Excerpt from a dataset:

┌──

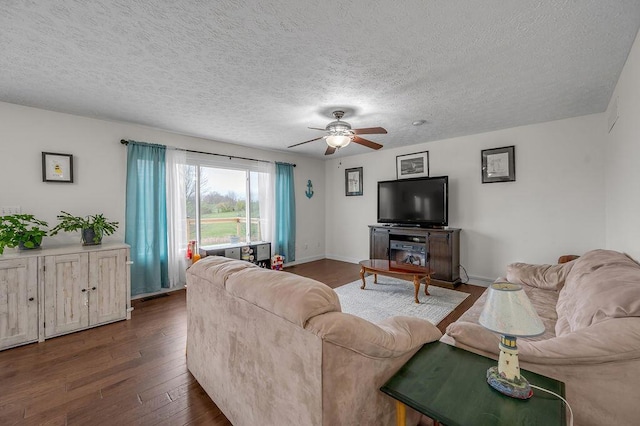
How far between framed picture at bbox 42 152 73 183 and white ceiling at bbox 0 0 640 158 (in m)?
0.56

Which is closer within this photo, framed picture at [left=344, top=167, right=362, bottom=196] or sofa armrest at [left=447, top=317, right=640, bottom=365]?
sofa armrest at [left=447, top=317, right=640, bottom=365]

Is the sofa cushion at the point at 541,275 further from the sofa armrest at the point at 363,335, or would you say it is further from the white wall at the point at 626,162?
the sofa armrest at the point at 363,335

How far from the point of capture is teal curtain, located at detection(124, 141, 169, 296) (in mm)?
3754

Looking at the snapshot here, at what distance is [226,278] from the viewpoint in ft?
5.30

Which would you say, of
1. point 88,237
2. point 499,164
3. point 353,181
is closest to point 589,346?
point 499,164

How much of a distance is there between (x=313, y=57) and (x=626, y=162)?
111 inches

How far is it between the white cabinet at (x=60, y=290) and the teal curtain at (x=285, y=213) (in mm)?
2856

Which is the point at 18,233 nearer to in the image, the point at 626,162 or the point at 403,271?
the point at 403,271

└──

▸ **AIM OF THE TASK**
Copy the data above word for word, leaving out the pictures.

▸ **ANSWER TO THE EXERCISE**
How far between framed picture at bbox 42 152 73 183 and white ceiling at bbox 0 0 640 158 (in m)?
0.56

Which is closer within this photo, framed picture at [left=344, top=167, right=362, bottom=196] or sofa armrest at [left=447, top=317, right=640, bottom=365]?
sofa armrest at [left=447, top=317, right=640, bottom=365]

Is the sofa cushion at the point at 541,275 further from the sofa armrest at the point at 363,335, or would you say it is further from the white wall at the point at 626,162?
the sofa armrest at the point at 363,335

How far from the point of capture is teal curtain, located at detection(124, 141, 169, 296) (in mm)?
3754

Looking at the snapshot here, at what distance is [226,278] from the viewpoint in ft?
5.30

Which would you say, of
1. point 88,237
2. point 499,164
3. point 353,181
is closest to point 589,346?
point 499,164

How much of a distance is there between (x=313, y=57) and (x=626, y=162)?
111 inches

How far is it between the white cabinet at (x=60, y=290) and the teal curtain at (x=285, y=213) (in mm)?
2856

Which is the point at 18,233 nearer to in the image, the point at 626,162 or the point at 403,271?
the point at 403,271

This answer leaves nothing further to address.